■ **Trecho para leitura**
++++++
Algumas Notas sobre os Critérios de Avaliação da Área de Filosofia na CAPES - Parte I

Marcelo Carvalho

05/05/2020 • Revisão do Documento de Área da CAPES - 2015

12 Mai 2015

 

1. Apresentação

O debate sobre o Documento da Área de Filosofia proposto pela atual coordenação da área na CAPES nos oferece uma oportunidade singular de aprimorar nossos instrumentos de avaliação, adequando-o ao novo contexto da pós-graduação em filosofia no Brasil, que se redefiniu em sua dimensão, distribuição geográfica e perfil acadêmico ao longo da última década. Trata-se também de uma oportunidade para que se reflita sobre o modelo de ensino e pesquisa de pós-graduação buscado por essa comunidade.

Os instrumentos de avaliação desempenham um papel importante não apenas por definirem as notas atribuídas a cada programa, e, com isso, a distribuição de recursos dentro do sistema de pós-graduação. Eles também balizam o planejamento dos Programas de Pós-Graduação (PPGs) e têm influência direta na construção do perfil futuro do ensino e da pesquisa na área. É fundamental, portanto, que se estabeleça com clareza os parâmetros a partir dos quais se efetiva essa avaliação. A explicitação clara desses critérios é importante sobretudo na indicação das exigências para constituição de novos programas de mestrado e doutorado e na atribuição das notas 3, 4 e 5. Nesses casos é plausível que se explicite o perfil desejado em cada um destes patamares e que, com isto, se indique o caminho do amadurecimento do trabalho dos PPGs e de seus pesquisadores. A atribuição das notas 6 e 7 se faz de modo mais fortemente comparativo, o que dificulta a caracterização de patamares a serem cumpridos pelos Programas. Mas também nesse caso é possível e desejável explicitar os critérios a serem utilizados na avaliação comparativa proposta pelo processo.

A finalidade da proposta que se apresenta aqui é sobretudo colaborar para a organização do debate sobre a construção de critérios claros e efetivos para a avaliação de Programas de Pós-Graduação da Área de Filosofia. A estrutura da avaliação construída pela CAPES desde sua implantação inicial, nos anos 1970, apresenta-nos a possibilidade singular de definir, segundo a peculiaridade de cada área, o que se entenderá por qualidade na pesquisa e do ensino de pós-graduação. As vantagens (e também os problemas) deste modelo são evidentes quando ele é comparado àquilo que tem sido implantado mais frequentemente em outros países, que em geral utilizam indexadores internacionais de circulação e impacto como critério único ou preponderante para a avaliação do trabalho de pesquisa. No caso brasileiro, podemos construir instrumentos mais qualificados e diversificados, entretanto, nossa autonomia tem como contrapartida uma menor participação de nossa comunidade no contexto de publicações indexadas internacionalmente e, como consequência, uma menor circulação internacional de nossos trabalho.
++++++
■ **Dados registrados**
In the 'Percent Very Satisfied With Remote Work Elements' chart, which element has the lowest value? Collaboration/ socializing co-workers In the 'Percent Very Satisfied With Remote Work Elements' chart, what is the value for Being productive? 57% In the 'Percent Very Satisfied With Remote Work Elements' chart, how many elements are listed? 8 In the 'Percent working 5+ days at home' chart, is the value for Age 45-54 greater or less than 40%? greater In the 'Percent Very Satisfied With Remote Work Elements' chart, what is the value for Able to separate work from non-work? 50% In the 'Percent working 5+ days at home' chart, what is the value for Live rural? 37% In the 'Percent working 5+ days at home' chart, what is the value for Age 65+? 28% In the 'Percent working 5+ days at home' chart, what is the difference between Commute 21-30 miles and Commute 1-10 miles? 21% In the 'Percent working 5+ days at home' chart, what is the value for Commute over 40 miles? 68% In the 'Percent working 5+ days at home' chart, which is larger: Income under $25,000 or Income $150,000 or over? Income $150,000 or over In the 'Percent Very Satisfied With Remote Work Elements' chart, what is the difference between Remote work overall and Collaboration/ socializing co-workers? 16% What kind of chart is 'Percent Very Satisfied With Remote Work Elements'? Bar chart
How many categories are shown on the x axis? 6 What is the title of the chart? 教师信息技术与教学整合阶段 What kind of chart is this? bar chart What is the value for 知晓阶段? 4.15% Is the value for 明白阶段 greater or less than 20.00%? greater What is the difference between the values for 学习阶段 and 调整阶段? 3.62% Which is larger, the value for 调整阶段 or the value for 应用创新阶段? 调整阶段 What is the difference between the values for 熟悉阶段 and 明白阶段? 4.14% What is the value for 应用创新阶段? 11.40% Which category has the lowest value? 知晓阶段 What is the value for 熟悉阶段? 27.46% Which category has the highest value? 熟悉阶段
++++++
■ **Enunciado 1**
Com base no trecho para leitura sobre a avaliação da área de Filosofia na CAPES, enumere os aspectos nos quais, segundo o texto, a pós-graduação em filosofia no Brasil se redefiniu ao longo da última década.
■ **Enunciado 2**
Dê prosseguimento ao texto sobre os critérios de avaliação da área de Filosofia na CAPES, a partir da última frase apresentada.

■ **Resultado do exercício 1**
Dimensão, distribuição geográfica e perfil acadêmico.

■ **Resultado do exercício 2**
É fundamental reiterar que mais do que apenas constituir instrumentos mais adequados à nossa realidade, os instrumentos que se apresentam para a comunidade de pós-graduação e pesquisa possibilita que se defina os instrumentos de avaliação como meios para a construção de espaços qualificados de pesquisa, na medida em que as avaliações têm um evidente caráter de indução na forma de organização da comunidade e da pesquisa. Assim, uma boa estrutura de avaliação deve ajustar seus critérios às características específicas da atividade acadêmica da área no país e àquilo que se apresenta como horizonte de amadurecimento dessa comunidade. Um dos objetivos do debate que se apresenta aqui é, portanto, contribuir para a consolidação e amadurecimento dos Programas de Pós-Graduação e da atividade de pesquisa desenvolvida por seu intermédio, assim como para a construção de um debate acadêmico maduro e relevante na área.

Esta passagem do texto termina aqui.